À procura de textos e pretextos, e dos seus contextos.

28/07/2009

L’industrie financière et le bonheur de tous

On attire souvent mon attention sur des initiatives prises ici et là, souvent aux États-Unis, qui vont dans le sens de ce que je préconise. Par exemple en vue d’interdire la spéculation sur les matières premières, d’interdire les positions nues en credit-default swaps ou de venir en aide aux emprunteurs en difficulté. Et on me demande pourquoi je n’en parle pas.

Je ne parle pas de ces initiatives parce que les événements de ces six derniers mois montrent que les chances qu’elles se concrétisent un jour sont nulles. Ces mesures sont proposées et elles échouent ensuite à passer. Du coup, je devrais dans un premier temps les mentionner, et dans un deuxième temps, rapporter qu’elles sont mortes. Ce serait, dans un sens et dans l’autre, beaucoup d’efforts pour rien.

Quand on lit les attendus de ces mesures mort-nées on voit « en raison de l’opposition des dirigeants de banques », « en raison de l’opposition des hedge funds », etc. Point commun de toutes les parties qui l’emportent haut-la-main dans les débats : le fait qu’on les appelait « discréditées » il y a moins d’un an. Discréditées ? Apparemment pas aux yeux de tout le monde.

Y aurait-il alors un rapport entre la mort de ces initiatives et les montants consacrés aux États-Unis au lobbying ? Le Center for Responsive Politics affirme qu’on atteindra et dépassera peut-être en 2009 les 3,3 milliards de dollars consacrés à ce type de « diffusion de l’information » en 2008. En hausse de 80 % par rapport aux 1,8 milliards dépensés en 2002.

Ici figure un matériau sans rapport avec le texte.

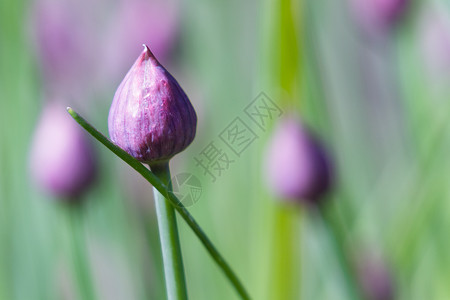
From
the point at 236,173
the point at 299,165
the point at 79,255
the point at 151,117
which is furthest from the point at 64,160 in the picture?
the point at 236,173

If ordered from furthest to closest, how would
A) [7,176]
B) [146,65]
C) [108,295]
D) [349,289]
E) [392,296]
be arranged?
1. [108,295]
2. [7,176]
3. [392,296]
4. [349,289]
5. [146,65]

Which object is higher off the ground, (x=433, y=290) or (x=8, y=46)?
(x=8, y=46)

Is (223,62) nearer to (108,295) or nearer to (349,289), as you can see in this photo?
(108,295)

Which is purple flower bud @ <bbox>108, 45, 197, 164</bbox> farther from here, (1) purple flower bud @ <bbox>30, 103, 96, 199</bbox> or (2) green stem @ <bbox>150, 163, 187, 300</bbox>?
(1) purple flower bud @ <bbox>30, 103, 96, 199</bbox>

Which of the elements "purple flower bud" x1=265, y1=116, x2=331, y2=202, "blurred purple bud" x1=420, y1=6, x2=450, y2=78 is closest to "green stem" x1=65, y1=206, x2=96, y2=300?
"purple flower bud" x1=265, y1=116, x2=331, y2=202

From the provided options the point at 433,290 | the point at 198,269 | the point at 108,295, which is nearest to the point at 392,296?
the point at 433,290

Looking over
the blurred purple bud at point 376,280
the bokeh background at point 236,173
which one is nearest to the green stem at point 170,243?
the bokeh background at point 236,173
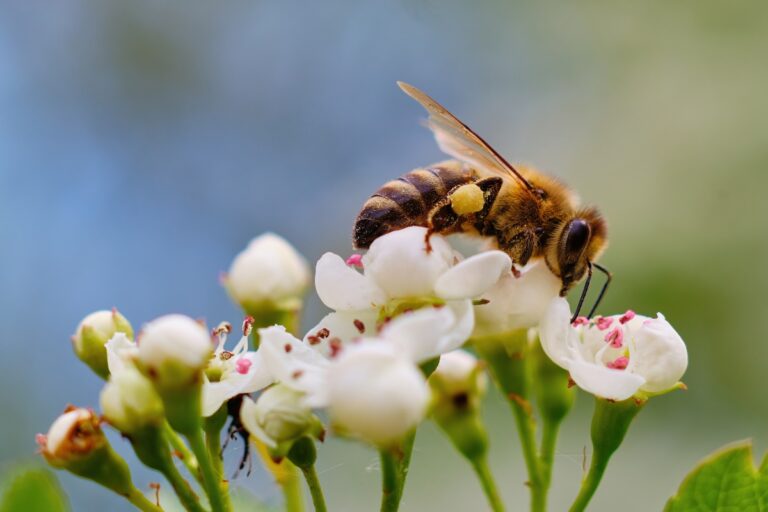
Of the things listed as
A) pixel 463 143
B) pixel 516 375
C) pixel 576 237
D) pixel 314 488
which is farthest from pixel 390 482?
pixel 463 143

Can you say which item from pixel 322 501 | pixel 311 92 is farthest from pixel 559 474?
pixel 311 92

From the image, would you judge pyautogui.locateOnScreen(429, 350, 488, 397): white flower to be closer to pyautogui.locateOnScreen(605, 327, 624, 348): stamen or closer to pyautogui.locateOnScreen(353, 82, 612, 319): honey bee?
pyautogui.locateOnScreen(353, 82, 612, 319): honey bee

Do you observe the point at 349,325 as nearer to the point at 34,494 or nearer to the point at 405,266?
the point at 405,266

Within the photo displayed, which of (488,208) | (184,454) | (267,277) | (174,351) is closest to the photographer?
(174,351)

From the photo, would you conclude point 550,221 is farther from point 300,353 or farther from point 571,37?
point 571,37

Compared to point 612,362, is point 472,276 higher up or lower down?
higher up

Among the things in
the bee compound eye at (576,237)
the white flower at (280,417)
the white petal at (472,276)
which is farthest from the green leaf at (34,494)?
the bee compound eye at (576,237)

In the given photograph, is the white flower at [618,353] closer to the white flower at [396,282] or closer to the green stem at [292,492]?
the white flower at [396,282]
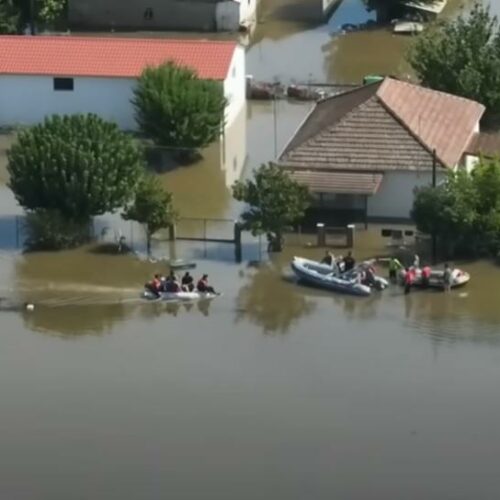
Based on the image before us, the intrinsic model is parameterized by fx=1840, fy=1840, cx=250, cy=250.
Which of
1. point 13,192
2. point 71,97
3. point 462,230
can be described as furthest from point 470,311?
point 71,97

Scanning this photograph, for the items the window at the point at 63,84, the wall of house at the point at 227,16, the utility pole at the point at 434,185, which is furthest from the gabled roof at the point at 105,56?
the wall of house at the point at 227,16

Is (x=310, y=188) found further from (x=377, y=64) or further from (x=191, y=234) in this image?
(x=377, y=64)

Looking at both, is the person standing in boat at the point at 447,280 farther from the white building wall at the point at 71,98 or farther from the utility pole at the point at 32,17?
the utility pole at the point at 32,17

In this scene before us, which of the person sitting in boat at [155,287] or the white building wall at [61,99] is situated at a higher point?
the white building wall at [61,99]

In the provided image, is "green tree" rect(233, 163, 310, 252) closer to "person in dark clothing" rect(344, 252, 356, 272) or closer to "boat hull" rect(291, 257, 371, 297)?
"boat hull" rect(291, 257, 371, 297)

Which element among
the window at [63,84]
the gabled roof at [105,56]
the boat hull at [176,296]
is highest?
the gabled roof at [105,56]

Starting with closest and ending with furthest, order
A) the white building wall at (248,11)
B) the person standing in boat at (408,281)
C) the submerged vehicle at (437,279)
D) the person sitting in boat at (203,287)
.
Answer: the person sitting in boat at (203,287) < the person standing in boat at (408,281) < the submerged vehicle at (437,279) < the white building wall at (248,11)
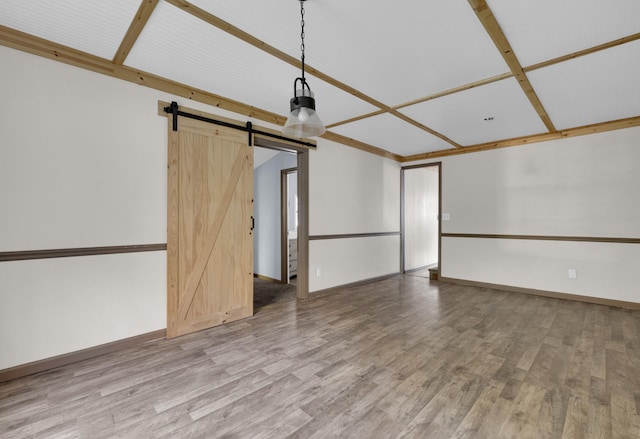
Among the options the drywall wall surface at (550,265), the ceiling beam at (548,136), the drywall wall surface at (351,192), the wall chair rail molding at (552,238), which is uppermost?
the ceiling beam at (548,136)

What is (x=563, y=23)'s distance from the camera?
1.92 meters

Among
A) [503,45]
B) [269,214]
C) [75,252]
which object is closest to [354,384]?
[75,252]

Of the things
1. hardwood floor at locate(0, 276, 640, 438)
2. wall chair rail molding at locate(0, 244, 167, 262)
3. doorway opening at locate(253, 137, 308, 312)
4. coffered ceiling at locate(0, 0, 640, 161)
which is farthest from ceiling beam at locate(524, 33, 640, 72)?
wall chair rail molding at locate(0, 244, 167, 262)

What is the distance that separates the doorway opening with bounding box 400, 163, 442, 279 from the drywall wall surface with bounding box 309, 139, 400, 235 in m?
0.38

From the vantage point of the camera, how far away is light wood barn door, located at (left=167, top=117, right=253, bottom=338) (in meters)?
2.80

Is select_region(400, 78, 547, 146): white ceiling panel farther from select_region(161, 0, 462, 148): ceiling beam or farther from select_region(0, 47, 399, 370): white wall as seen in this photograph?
select_region(0, 47, 399, 370): white wall

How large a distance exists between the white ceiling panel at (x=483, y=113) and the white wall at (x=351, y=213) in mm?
1382

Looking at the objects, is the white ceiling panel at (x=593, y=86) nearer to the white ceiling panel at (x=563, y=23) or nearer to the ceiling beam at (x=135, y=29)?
the white ceiling panel at (x=563, y=23)

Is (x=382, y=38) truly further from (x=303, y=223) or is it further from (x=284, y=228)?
(x=284, y=228)

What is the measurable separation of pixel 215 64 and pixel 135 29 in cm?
61

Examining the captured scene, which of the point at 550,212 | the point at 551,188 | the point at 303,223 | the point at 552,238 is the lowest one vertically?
the point at 552,238

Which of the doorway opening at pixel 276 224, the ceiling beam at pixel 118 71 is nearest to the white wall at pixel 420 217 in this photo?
the doorway opening at pixel 276 224

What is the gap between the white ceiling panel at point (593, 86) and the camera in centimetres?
237

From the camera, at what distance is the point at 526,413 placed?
171 centimetres
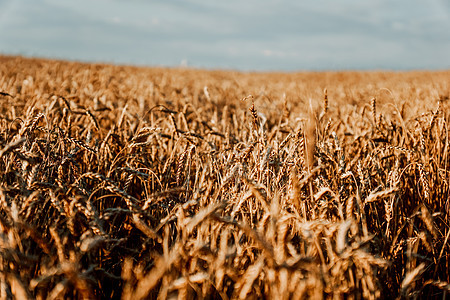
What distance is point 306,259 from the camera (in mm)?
752

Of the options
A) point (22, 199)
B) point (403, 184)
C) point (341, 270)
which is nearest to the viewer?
point (341, 270)

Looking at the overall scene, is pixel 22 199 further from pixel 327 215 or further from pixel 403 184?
pixel 403 184

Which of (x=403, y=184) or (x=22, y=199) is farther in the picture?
(x=403, y=184)

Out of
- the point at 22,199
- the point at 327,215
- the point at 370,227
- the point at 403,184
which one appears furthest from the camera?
the point at 403,184

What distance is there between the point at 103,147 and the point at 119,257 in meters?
0.61

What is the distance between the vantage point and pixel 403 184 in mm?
1863

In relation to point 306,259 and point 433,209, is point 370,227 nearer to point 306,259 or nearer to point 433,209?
point 433,209

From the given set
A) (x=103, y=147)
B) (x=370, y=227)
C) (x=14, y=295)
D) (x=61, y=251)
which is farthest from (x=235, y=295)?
(x=103, y=147)

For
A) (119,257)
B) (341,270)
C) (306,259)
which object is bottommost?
(119,257)

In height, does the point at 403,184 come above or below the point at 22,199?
below

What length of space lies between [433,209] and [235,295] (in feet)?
4.11

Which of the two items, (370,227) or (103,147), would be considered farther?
(103,147)

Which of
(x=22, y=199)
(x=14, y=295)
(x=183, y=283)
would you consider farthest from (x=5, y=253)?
(x=183, y=283)

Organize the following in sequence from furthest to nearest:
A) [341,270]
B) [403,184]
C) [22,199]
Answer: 1. [403,184]
2. [22,199]
3. [341,270]
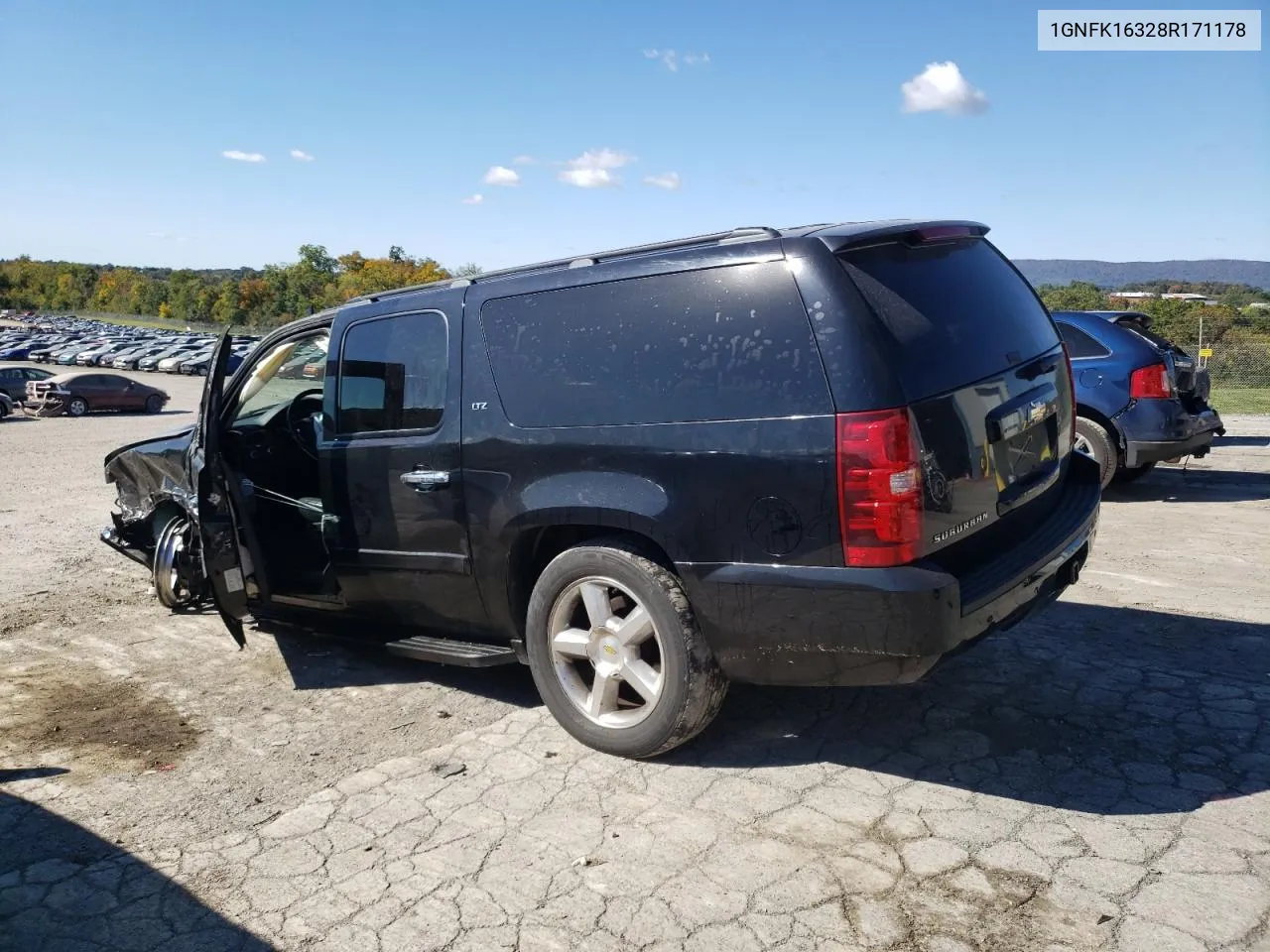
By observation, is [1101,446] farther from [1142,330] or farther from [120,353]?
[120,353]

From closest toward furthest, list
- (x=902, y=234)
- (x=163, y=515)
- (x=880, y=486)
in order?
(x=880, y=486), (x=902, y=234), (x=163, y=515)

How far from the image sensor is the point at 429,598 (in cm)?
464

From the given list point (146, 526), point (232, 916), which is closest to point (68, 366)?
point (146, 526)

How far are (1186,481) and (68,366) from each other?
6323 centimetres

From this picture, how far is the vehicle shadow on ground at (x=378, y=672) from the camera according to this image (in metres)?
4.89

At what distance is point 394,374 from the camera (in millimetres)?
4719

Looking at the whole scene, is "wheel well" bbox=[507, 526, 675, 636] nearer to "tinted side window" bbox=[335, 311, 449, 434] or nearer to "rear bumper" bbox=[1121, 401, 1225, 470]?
"tinted side window" bbox=[335, 311, 449, 434]

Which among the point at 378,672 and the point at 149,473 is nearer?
the point at 378,672

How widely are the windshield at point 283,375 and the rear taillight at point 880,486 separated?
3.15 meters

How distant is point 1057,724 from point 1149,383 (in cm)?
591

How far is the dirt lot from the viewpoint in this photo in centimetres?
289

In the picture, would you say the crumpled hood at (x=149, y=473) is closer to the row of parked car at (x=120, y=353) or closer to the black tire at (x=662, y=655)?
the black tire at (x=662, y=655)

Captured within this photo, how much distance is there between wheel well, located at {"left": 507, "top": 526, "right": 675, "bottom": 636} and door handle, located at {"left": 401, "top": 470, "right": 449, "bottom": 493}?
18.7 inches

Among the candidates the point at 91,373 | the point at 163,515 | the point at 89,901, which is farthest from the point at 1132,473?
the point at 91,373
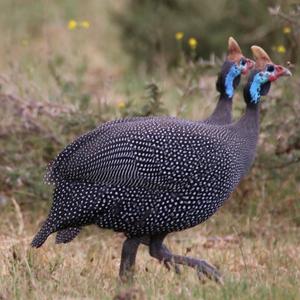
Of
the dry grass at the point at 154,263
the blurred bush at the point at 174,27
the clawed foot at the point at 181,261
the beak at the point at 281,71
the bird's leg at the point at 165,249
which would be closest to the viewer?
the dry grass at the point at 154,263

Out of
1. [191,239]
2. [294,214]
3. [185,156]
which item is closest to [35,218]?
[191,239]

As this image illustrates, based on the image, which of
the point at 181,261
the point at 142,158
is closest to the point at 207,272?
the point at 181,261

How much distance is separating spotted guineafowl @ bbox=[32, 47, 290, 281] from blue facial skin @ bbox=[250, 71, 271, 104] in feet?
1.23

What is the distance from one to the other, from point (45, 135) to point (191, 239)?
A: 141 cm

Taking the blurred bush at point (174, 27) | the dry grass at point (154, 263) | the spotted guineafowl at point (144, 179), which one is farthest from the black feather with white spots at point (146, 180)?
the blurred bush at point (174, 27)

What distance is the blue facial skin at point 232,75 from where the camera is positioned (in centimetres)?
606

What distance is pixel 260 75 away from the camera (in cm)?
590

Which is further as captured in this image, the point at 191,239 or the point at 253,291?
the point at 191,239

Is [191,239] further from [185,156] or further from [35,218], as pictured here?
[185,156]

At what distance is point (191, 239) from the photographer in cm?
705

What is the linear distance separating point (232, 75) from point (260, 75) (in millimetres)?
229

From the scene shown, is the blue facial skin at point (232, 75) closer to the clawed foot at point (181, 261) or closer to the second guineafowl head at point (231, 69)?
the second guineafowl head at point (231, 69)

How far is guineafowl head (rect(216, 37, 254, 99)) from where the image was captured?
19.9ft

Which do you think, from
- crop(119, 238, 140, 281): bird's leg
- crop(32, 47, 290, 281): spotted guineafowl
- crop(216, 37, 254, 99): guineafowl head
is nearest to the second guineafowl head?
crop(216, 37, 254, 99): guineafowl head
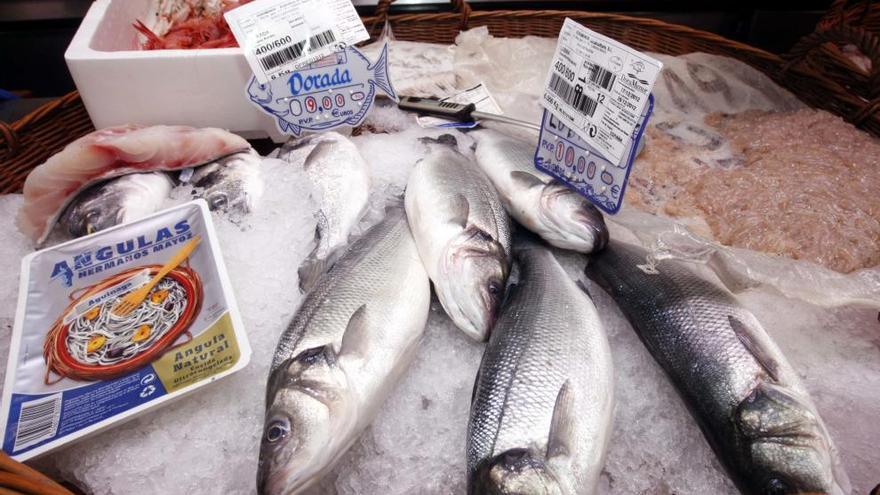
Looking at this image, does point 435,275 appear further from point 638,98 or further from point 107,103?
point 107,103

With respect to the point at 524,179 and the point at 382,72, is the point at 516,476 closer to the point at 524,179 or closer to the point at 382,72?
the point at 524,179

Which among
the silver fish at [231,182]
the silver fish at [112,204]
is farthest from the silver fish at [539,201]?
the silver fish at [112,204]

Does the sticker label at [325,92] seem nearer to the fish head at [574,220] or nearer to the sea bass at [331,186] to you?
the sea bass at [331,186]

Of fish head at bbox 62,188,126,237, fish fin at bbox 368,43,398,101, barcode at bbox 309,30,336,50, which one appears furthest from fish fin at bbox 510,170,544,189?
fish head at bbox 62,188,126,237

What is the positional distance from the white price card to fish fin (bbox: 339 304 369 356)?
892 mm

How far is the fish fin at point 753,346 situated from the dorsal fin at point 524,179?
60 cm

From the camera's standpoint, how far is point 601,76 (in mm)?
1255

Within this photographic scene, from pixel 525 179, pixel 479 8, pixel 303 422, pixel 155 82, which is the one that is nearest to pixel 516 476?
pixel 303 422

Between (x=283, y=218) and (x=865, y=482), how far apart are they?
1515 millimetres

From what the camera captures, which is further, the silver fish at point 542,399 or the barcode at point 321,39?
the barcode at point 321,39

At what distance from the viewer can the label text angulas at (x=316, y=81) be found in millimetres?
1652

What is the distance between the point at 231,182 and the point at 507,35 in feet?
4.68

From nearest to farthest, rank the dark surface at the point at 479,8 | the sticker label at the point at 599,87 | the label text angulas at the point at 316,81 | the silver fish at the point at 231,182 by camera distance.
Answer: the sticker label at the point at 599,87 → the silver fish at the point at 231,182 → the label text angulas at the point at 316,81 → the dark surface at the point at 479,8

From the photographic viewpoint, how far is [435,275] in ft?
4.13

En octobre de l’année dernière, on s’en souvient sans doute car il s’agit d’un moment-clé dans la fin du capitalisme, Mr. Greenspan faisait son mea culpa : l’autorégulation du capitalisme n’existe pas. Il avait misé sur la capacité des chefs d’entreprise à ne pas agir contre leur intérêt et celle-ci ne s’est pas manifestée. Il voulait dire « intérêt collectif », bien entendu, car les preuves sont nombreuses de leur capacité à ne pas agir contre leur intérêt propre.

Et c’est bien au même phénomène que l’on assiste avec toutes ces tentatives de réglementation salutaire étouffées dans l’œuf. Reportez-vous quelques années en arrière, à l’époque pas si lointaine où on nous vantait partout l’« Ownership Society » : chaque ménage propriétaire de son logement. On nous disait : « C’est la garantie d’un peuple sage. Celui qui possède sa maison, et mieux encore, celui qui rame pendant trente ans pour en acquérir une, ne se plaindra jamais. La stabilité garantie ! »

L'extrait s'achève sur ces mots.